*** Begin section ***

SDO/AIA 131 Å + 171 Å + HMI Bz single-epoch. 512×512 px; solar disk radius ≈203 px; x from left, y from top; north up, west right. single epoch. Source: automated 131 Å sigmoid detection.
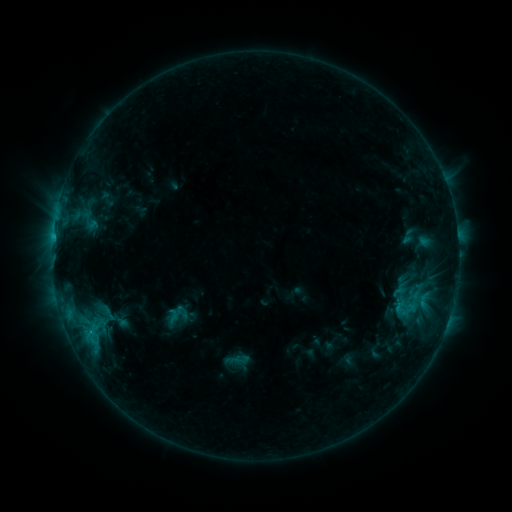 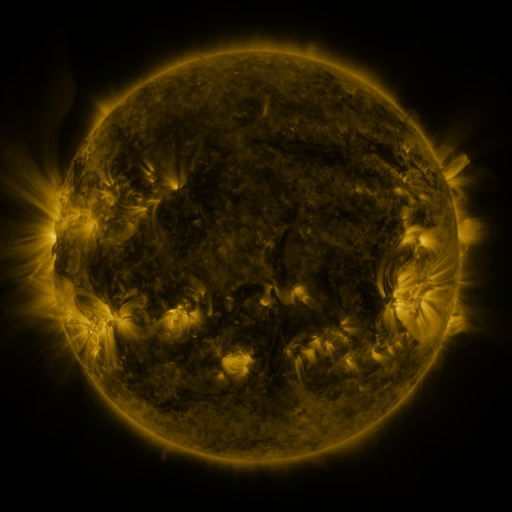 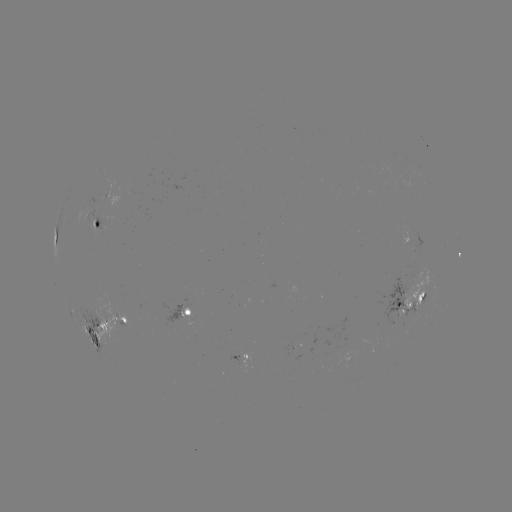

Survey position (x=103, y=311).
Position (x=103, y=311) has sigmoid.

*** End section ***
*** Begin section ***

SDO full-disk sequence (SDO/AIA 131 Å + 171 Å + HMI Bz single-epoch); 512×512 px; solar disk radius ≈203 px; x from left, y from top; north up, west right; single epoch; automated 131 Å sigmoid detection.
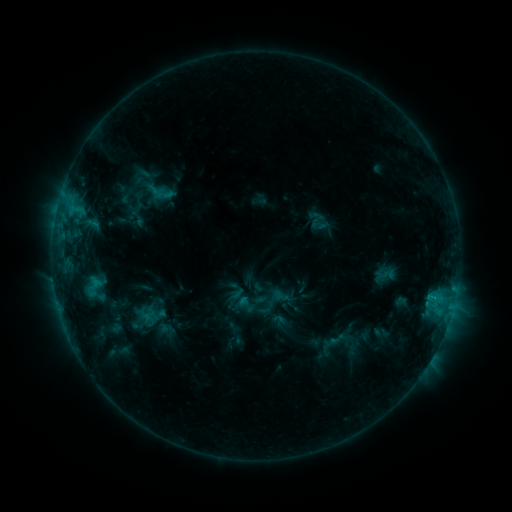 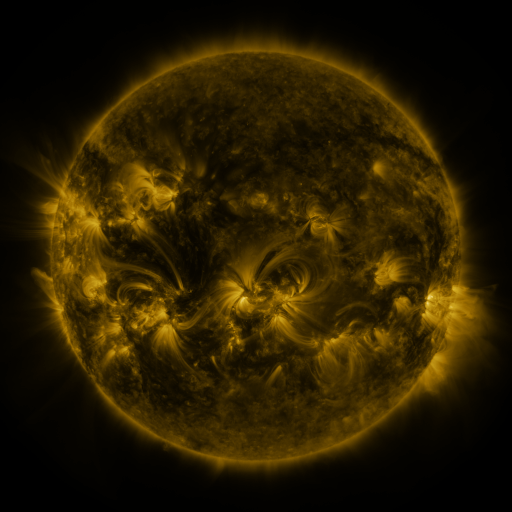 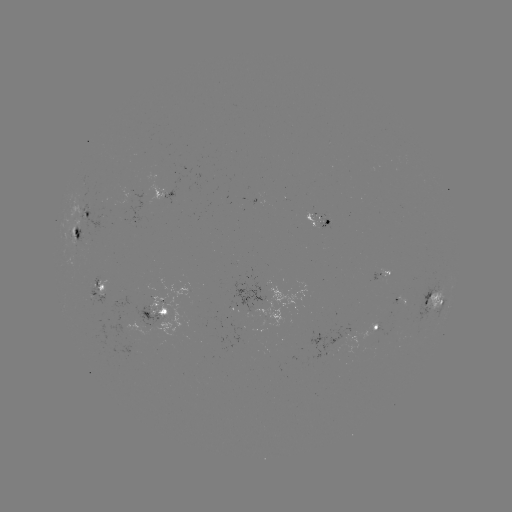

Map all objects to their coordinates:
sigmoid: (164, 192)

*** End section ***

Each line in the listing where the word "solar" is found is to be copied.

Result below:
SDO/AIA 131 Å + 171 Å + HMI Bz single-epoch. 512×512 px; solar disk radius ≈203 px; x from left, y from top; north up, west right. single epoch. Source: automated 131 Å sigmoid detection.
SDO full-disk sequence (SDO/AIA 131 Å + 171 Å + HMI Bz single-epoch); 512×512 px; solar disk radius ≈203 px; x from left, y from top; north up, west right; single epoch; automated 131 Å sigmoid detection.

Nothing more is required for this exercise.